DOCUMENT TEXT
**********

As a journalist, would you ever showcase ineffective uses of the English language in the Guardian? I doubt that you would. Just like words, graphics are a form of communication. As such, syntax of a sort applies–rules for using graphics to communicate clearly and accurately. As a graphics’ editor for a large news publication, you have an opportunity to help people improve their graphical skills through example. This is a wonderful opportunity. You could extend your use of it in more helpful ways.

By Ajay Ohri. March 14th, 2013 at 1:08 pm

I second the note on R- there is a GUI called Deducer which is quite awesome, but R has its own things with Big Data Visualization.

A very nice and informative post that can be used for Tableau and the rest of the community’s benefit

By Prakash Aditham. March 14th, 2013 at 1:12 pm

Stephen,
Appreciate the long review of some of the new features in Tableau 8. I agree with your commentary that added features don’t always help further the cause, especially if it is “elegance through simplicity”. Having said that, I think you underestimate the kind of pressure and number of feature requests you get as a developer of a very popular software solution. In the comments alone, you can find many of the respondents complaining about a Mac version and some of the “missing” stuff. Does doing all of this add complexity…sure. Do customers understand the dependencies and constraints…usually No. So, it might be true that you don’t have someone with the dictatorial capacity of a Steve Jobs to say “No, I want only one button” within Tableau’s Design team. But when you are trying to improve upon a solution, you make difficult choices between fixing something, adding new functionality that you believe is useful and listening to your customers who are very vocal about what they want to see.

Having been on the receiving end of that pressure, I can say that it was easier to go the route of listening to your customer and add new features. Until, it turned out to be counter-productive and disillusioned the core set of users who loved the simplicity…which I hope isn’t the situation with Tableau 8 (I didn’t like some of their changes, but there were many I did like). One additional thing I’ll add is that we can look at things from a creative and theoretical standpoint to guide design, but you will never be able to anticipate or imagine some of the uses that users will put your product through. Some of these uses will inspire and humble you, while some of these uses will seem to be plain wrong and go against the grain of what you strongly believe in…but try convincing the Customer that!

**********

[Saved entries]
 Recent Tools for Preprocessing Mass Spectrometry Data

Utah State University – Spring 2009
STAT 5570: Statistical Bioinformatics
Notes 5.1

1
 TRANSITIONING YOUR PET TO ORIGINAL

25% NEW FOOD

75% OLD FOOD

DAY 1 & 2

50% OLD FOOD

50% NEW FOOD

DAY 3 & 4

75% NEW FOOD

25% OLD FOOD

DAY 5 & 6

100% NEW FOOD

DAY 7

**********

EXERCISE REQUIREMENTS
In the comment thread above, what is the name of the R GUI that one commenter calls quite awesome?

ANSWER SECTION
Deducer